HOW TO: When planning your earned media event, follow these steps:

Prior to event

  • The ideal time for your earned media event is between 10 a.m. and 2 p.m. on either Tuesday, Wednesday, or Thursday — reporters are less likely to attend events on a busy Monday, and news that is made on Friday but reported on Saturday usually flies under the radar, since fewer people read the Saturday paper.
  • Recruit event speakers and work with them to develop an outline of their remarks, making sure they align with the central message and keep within the allotted time frame.
  • Prepare all supplemental documents you’ll need for the day, including talking points, agendas and sign-in sheets, and compile all materials and signage for the event.
  • Begin outreach to press, including distributing a media advisory and pitching reporters directly by phone or via email.
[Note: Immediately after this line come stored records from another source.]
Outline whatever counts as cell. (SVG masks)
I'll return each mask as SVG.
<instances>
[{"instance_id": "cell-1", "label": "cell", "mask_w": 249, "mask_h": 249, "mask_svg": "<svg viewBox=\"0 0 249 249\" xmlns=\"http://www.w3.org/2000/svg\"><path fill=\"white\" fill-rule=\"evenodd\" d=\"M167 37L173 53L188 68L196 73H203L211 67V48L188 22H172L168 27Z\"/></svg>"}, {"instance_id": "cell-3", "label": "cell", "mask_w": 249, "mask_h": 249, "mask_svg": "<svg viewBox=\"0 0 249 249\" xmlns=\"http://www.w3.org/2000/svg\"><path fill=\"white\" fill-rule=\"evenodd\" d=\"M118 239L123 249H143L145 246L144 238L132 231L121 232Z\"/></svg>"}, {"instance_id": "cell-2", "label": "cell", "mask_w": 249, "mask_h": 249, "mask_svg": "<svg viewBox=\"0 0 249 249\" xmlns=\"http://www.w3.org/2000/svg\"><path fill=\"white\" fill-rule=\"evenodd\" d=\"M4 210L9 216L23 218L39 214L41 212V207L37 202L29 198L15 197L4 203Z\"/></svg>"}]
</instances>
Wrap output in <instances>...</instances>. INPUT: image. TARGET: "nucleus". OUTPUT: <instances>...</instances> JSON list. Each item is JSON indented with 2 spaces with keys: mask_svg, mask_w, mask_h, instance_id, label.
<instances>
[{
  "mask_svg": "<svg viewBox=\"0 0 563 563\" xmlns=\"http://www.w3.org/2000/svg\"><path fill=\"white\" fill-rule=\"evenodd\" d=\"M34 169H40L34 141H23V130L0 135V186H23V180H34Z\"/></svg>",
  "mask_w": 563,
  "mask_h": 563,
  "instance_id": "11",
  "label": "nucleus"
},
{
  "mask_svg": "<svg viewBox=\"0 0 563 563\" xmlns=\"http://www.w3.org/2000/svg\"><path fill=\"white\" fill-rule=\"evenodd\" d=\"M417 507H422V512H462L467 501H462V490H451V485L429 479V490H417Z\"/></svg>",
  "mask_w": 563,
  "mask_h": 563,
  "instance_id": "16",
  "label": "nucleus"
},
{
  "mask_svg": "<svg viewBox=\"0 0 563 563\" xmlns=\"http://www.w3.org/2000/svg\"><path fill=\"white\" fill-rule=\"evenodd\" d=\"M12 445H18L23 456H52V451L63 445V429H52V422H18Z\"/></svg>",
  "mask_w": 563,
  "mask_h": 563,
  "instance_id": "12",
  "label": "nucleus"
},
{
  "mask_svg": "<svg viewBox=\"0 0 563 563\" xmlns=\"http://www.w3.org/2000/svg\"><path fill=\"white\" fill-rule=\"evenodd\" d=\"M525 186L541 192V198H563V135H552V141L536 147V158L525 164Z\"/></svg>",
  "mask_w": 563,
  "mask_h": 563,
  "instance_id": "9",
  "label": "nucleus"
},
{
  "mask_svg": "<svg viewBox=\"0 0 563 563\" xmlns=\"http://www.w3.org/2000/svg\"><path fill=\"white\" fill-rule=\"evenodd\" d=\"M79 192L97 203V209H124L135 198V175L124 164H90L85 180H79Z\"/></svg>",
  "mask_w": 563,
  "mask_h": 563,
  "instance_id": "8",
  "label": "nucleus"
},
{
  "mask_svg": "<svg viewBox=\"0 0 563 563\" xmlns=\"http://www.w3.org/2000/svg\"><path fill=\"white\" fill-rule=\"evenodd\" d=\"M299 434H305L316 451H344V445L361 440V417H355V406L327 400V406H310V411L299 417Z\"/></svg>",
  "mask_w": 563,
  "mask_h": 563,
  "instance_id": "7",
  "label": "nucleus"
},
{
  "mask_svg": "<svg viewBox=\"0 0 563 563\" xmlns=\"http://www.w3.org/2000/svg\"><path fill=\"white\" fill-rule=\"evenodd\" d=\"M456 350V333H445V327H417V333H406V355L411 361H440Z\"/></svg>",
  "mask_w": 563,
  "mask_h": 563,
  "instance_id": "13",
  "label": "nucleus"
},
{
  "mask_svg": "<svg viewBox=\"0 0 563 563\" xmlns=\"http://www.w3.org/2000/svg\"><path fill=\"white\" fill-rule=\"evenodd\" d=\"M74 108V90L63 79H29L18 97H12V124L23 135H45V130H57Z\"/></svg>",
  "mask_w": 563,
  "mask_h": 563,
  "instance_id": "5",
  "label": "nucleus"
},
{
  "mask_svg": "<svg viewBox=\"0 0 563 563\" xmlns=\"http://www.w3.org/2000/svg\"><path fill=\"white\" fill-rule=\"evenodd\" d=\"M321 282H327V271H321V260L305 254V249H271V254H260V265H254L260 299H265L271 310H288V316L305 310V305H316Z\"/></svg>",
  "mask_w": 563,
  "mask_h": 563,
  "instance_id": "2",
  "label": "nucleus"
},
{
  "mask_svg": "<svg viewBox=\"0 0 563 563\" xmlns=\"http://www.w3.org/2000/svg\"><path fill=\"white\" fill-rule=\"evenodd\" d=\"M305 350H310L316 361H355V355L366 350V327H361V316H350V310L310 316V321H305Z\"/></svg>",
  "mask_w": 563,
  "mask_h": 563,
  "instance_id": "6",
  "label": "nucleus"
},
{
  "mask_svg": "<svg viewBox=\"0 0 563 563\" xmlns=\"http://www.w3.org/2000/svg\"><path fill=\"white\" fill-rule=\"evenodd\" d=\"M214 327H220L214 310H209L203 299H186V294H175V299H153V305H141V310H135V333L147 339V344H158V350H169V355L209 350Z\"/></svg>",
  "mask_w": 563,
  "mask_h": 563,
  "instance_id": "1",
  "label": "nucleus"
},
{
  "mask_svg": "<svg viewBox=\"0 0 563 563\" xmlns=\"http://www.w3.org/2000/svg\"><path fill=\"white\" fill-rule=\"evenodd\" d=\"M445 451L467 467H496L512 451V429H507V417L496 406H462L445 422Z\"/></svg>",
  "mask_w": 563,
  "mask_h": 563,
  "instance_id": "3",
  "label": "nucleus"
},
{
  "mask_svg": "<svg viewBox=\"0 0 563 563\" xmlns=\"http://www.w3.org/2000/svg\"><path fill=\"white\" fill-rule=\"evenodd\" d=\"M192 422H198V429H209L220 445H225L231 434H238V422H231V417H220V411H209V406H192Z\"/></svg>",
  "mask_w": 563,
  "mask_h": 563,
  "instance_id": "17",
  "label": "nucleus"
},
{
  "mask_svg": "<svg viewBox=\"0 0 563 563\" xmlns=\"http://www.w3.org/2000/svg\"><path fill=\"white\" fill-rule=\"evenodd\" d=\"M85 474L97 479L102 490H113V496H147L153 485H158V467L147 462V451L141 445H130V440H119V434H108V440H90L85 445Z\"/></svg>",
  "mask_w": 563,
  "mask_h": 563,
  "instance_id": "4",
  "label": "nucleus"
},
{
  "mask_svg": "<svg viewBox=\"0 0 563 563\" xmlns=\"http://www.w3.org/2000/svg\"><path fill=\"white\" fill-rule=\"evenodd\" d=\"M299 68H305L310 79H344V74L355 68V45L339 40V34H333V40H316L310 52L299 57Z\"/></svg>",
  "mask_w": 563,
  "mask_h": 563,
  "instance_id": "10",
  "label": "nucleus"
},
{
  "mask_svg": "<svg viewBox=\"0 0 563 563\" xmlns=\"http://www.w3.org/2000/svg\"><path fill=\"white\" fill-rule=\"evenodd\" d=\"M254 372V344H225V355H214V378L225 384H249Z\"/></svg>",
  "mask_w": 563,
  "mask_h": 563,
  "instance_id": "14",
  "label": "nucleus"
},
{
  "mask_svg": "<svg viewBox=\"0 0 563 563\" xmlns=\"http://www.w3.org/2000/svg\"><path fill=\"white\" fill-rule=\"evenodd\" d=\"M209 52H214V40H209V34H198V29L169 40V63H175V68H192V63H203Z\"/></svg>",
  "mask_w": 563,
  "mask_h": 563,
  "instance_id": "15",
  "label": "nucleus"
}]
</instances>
You should also have your post-event press release prepared to issue on the day of your event.
    • Review your event plan, and assign roles and responsibilities for various tasks to your team.

During event

  • Plan to arrive early (before reporters are scheduled to arrive) to secure your event space and begin setup.
  • Erect a sign-in table at the event entry, and make sure everyone, especially reporters, signs — this will be helpful if you need to follow up with a reporter, or verify the number of participants.
  • Take LOTS of pictures, and post updates about your event to social media to help amplify your action.

FOLLOW UP: After your successful earned media event, follow these additional tips to help encourage the most favorable press coverage possible:

  • Celebrate with your team members who attended the event. Earned media events are a lot of work! Go get bagels or pizza and celebrate taking action.
  • Follow up with reporters who attended (and those who said they would) to see if and when they plan to write about the event.
  • Write up your own post-event press release, including your photos from the event, to share with local press.
  • After your event, monitor the news closely to catch any hits about your event.
  • If you read a story about the event you particularly like, reach out and personally thank the reporter who wrote the article. For extra points, stay in contact with those reporters and keep them updated on your work.
  • Send any photos, press releases and published stories to the staff at Working America.
  • Post about your event on social media.